With storage withdrawals due to return in early December 2016, the site, at 40% of capacity, will still be around two and a half months behind previous years in terms of stock availability. In the last few years, stocks at Rough have not fallen to 40% before mid-February. As a result of the significantly reduced available supply, steady withdrawals throughout the remainder of the winter are highly unlikely. Rough is more likely to act commercially, as it would a medium range storage site. The turnaround time of withdrawing from the Rough storage site is longer than the medium range sites already operating.
However, it is still possible for Rough to act in line with demand levels. Gas would be withdrawn only at peak prices during periods of high demand, such as a cold snap. This boost in storage flexibility during periods of high demand would likely be depressive to prices. Balance of Winter gas prices have already fallen around 2% following the news of a restart of withdrawals. Expectations of improved flexibility for the first quarter of 2017 have boosted the supply outlook, providing the UK with another source of gas to meet spells of high demand.
Long-term plans for Rough storage
The maintenance issue that has beset the Rough storage site this year raised concerns over the future of its viability. Having been in operation for 40 years future plans for the site must become a priority. Centrica has already permanently closed its smaller 47/8A platform which connected to six offshore wells, following concerns over age and deterioration.
It is within the interest of the UK government to maintain a strategic long-term storage facility. This is the case, even if the financial appetite for investment is not clear at this time. The storage capability on the Continent and the UK’s links with Belgium, Netherlands and Norway has, this winter at least, negated much of the requirement for a seasonal stored gas facility. Additional global LNG supply is expected from the United States and Australia in the coming years. This could free-up additional Qatari supply to head for Europe, where it once supplied Asia. The lack of flexibility from not having your own storage facility can have significant problems on security of supply. This would also likely have a bullish price impact.

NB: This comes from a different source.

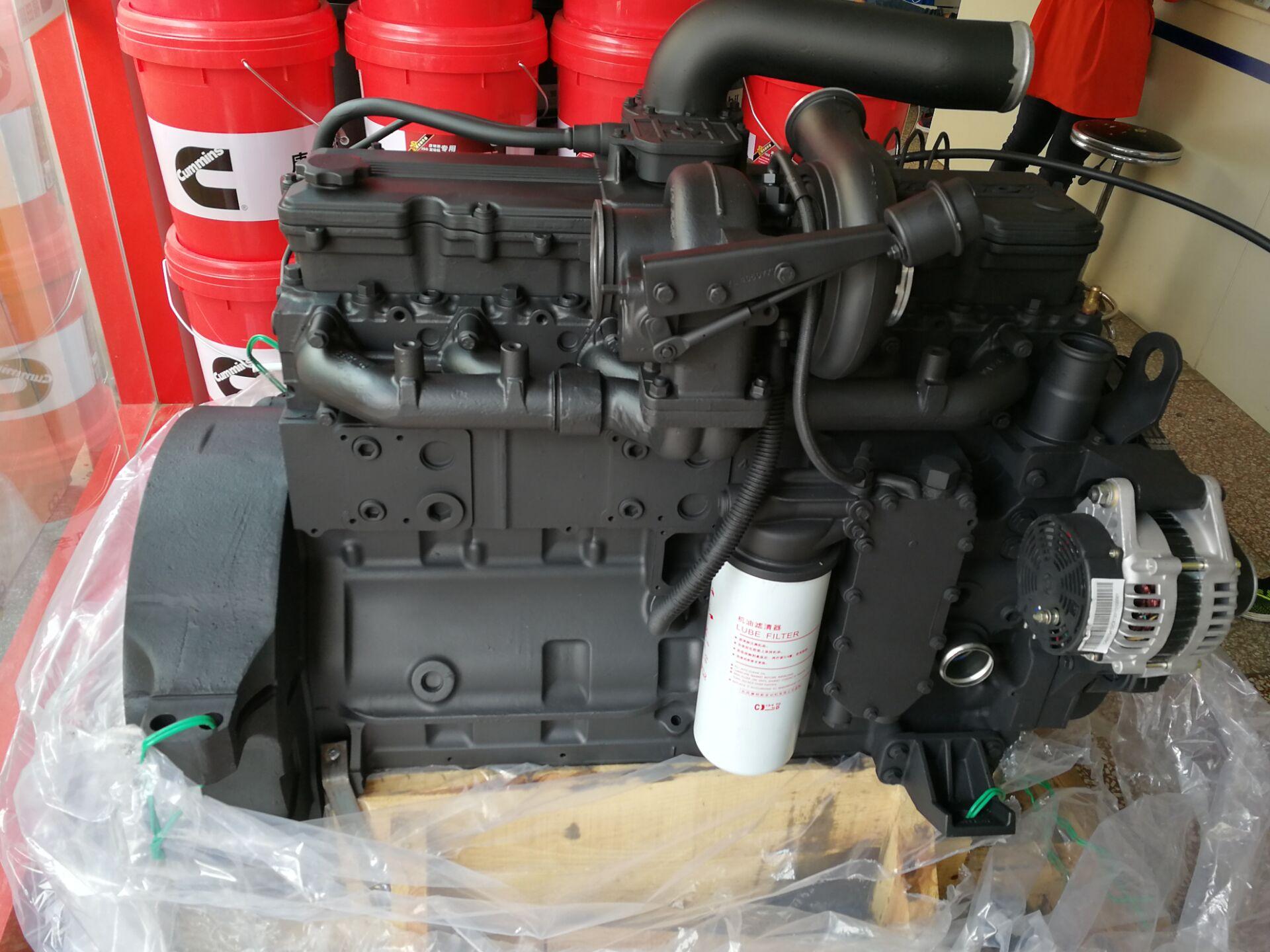 云南康明斯原厂375马力压库发动机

While there is an argument that with new gas supplies and improved interconnection the need for substantial stored gas supplies is waning, the loss of Rough would have a clear impact. It would place a significant strain on the UK’s medium-term storage supplies as well as raise our demand for imports from Europe. A cold snap in Europe would lead to strong competition for available supply with the Continent. With the UK needing to hold a premium over Continental hubs in order to attract the gas across the Channel, this would likely push up prices higher and more quickly than would be the case if the UK had its own long-term storage site.